> _Ausgewählter Auszug_
__________

# 120Hz Monitor sinnvoll?



## Kaiboo1988 (8. November 2013)

Hi Leute will mir zu Weihnachten ein Geschenk machen und mir einen neuen tft kaufen.
Nun bin ich da auf die 120Hz Geschichte gestoßen.
Was sind da denn die VOR- und Nachteile eines 120Hz Bildschirms??


----------



## Oberst Klink (8. November 2013)

Der macht eigentlich nur dann Sinn, wenn du Spiele mit sehr hohen FPs zockst. Um Skyrim mit 30 FPs zu zocken, brauchst du keinen 120Hz-Monitor. 
Die sind dann eher für Shooter wie BF3 gedacht, wo es auf jedes Frame ankommt. 

Der Nachteil ist eben der Preis, der höher liegt.


----------



## B-A-N-G-E-R (8. November 2013)

Kaiboo1988 schrieb:


> Hi Leute will mir zu Weihnachten ein Geschenk machen und mir einen neuen tft kaufen.
> Nun bin ich da auf die 120Hz Geschichte gestoßen.

__________

[Auszug aus einem Datensatz]
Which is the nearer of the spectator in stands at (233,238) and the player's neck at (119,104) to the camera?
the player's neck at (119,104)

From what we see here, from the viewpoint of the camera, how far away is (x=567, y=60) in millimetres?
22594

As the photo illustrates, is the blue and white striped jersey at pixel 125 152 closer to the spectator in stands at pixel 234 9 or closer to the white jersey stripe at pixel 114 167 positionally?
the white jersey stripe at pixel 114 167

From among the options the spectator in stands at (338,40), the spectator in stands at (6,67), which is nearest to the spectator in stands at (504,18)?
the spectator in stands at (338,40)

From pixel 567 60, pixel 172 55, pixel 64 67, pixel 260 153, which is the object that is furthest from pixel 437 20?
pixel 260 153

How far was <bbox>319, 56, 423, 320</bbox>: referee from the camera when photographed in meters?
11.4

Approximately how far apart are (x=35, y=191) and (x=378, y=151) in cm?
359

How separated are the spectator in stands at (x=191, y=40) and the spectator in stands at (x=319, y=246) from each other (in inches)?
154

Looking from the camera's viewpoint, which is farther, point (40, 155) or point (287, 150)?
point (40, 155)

__________

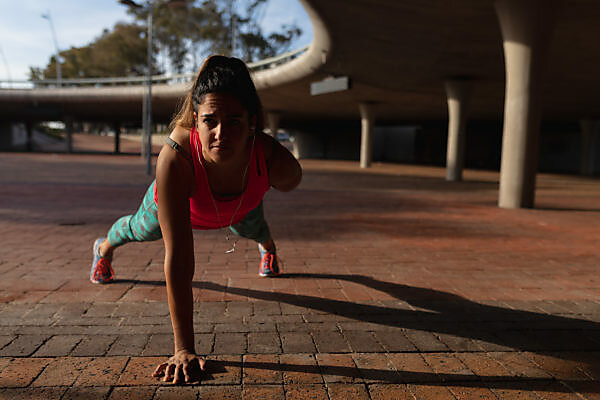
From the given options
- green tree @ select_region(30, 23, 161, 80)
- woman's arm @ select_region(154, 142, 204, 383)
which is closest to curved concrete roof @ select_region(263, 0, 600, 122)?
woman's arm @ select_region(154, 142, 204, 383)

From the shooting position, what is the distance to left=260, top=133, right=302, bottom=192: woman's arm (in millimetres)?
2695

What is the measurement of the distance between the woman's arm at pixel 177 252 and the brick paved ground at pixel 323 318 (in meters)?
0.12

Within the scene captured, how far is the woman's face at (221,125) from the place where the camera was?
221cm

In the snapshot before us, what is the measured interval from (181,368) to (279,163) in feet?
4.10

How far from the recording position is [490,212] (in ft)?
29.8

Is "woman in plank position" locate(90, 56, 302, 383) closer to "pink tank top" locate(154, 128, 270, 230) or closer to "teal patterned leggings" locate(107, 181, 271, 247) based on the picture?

__________

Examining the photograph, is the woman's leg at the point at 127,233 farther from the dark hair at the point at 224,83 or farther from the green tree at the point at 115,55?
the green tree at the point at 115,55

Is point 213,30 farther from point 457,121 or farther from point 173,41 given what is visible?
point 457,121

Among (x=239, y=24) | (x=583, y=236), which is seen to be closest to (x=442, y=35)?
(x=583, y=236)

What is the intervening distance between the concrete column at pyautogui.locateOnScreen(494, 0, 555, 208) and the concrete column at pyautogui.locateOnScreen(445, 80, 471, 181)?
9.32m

__________

Schreibe aus dem Forenausschnitt über 120-Hz-Monitore alles von „Was sind da“ bis hinunter zu „jedes Frame ankommt.“ wortgetreu ab. Die Einträge werden hier nicht gebraucht.

Was sind da denn die VOR- und Nachteile eines 120Hz Bildschirms??


----------



## Oberst Klink (8. November 2013)

Der macht eigentlich nur dann Sinn, wenn du Spiele mit sehr hohen FPs zockst. Um Skyrim mit 30 FPs zu zocken, brauchst du keinen 120Hz-Monitor. 
Die sind dann eher für Shooter wie BF3 gedacht, wo es auf jedes Frame ankommt.